──────── EXCERPTED TEXT ────────

He saved Puma. Now he’s going to fix the Harley-Davidson global business!

I’m talking about Jochen Zeitz, the interim Harley-Davidson CEO.

The motor company today announced that Zeitz has been appointed President and CEO, effective immediately. You might recall that Zeitz assumed the role back in February when Harley-Davidson ditched CEO Matt Levatich for years of disappointing sales.

Before we ratchet up turnaround enthusiasm of new leadership, it might be good to peel back a layer on the mysterious Mr. Zeitz.  I’ve written a detailed background post HERE.

It’s been my experience that business leadership works much differently during a turnaround transformation.  Managers are less able to rely on practices that previously insulated them from criticism. In addition, a traditional consumer goods company is research driven, and don’t typically decide on action until research tells them to change – but the reality is that research doesn’t always tell you what the consumer wants.

Let’s check out some of the Zeitz FACTS:

  • Zeitz is on a combat mission to make the Harley-Davidson business sustainable in a way that improves both society and the natural environment, and that creates economic growth.
  • Zeitz was the driving force behind Harley’s sustainability efforts and approved former CEO Matt Levatich’s desire to “bet the farm” on electric motorcycles.
  • It took 8-years and the work of a thousand engineers to fully realize the LiveWire, the company’s first electric model, that finally went on sale at $30K.

──────── SOURCE DATA ────────

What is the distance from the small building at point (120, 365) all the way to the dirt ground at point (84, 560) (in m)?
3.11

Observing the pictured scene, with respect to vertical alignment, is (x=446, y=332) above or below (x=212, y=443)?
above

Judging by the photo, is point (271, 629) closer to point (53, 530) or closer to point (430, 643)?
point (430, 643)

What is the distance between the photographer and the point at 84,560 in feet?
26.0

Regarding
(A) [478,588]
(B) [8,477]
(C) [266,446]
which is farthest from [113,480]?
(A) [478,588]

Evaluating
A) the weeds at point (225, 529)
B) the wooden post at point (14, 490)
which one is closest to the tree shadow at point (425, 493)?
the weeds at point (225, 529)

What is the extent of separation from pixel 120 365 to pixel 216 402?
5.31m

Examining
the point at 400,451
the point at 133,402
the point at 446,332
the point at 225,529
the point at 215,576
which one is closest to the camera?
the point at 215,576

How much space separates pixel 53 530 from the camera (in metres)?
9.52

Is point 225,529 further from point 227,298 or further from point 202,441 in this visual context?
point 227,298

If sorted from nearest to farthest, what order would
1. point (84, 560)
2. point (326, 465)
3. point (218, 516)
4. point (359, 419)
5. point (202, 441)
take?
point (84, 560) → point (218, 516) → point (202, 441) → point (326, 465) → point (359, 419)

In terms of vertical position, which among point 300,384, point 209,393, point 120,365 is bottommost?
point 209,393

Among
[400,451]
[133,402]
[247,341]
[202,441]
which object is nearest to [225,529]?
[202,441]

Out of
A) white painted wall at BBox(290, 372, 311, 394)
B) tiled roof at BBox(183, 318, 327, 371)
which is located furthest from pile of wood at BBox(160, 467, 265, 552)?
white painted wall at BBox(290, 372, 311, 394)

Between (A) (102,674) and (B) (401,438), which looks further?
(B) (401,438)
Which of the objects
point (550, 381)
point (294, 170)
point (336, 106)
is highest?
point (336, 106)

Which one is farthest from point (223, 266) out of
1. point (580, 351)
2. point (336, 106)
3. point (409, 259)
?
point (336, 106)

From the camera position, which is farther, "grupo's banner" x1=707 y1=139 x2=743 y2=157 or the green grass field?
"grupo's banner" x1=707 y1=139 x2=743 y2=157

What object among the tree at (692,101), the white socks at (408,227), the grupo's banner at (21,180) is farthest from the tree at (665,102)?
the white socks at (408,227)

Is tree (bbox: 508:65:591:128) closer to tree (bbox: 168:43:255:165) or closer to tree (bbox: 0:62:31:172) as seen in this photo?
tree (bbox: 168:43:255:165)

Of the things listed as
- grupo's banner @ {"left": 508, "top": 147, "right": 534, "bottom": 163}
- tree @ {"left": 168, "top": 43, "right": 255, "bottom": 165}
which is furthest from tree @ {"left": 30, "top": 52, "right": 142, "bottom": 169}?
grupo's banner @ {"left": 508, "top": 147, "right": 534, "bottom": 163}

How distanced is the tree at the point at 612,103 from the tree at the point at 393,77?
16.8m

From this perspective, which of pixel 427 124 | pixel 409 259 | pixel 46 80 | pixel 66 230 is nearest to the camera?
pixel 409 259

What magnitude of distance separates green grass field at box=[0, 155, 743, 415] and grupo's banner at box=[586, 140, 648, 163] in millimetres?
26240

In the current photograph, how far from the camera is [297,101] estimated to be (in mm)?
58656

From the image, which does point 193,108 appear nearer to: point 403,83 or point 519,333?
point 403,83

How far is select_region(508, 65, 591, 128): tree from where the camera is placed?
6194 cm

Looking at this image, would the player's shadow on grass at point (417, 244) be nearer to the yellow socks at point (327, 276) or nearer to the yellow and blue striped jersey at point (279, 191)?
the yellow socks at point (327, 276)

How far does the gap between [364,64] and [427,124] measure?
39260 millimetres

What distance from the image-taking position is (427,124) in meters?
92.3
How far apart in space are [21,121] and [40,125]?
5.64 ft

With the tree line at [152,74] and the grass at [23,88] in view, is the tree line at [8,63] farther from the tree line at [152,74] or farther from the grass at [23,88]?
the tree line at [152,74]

────────

**REQUIRED ACTION**
In the post about Jochen Zeitz, what price did the LiveWire finally go on sale at?

**TASK SOLUTION**
$30K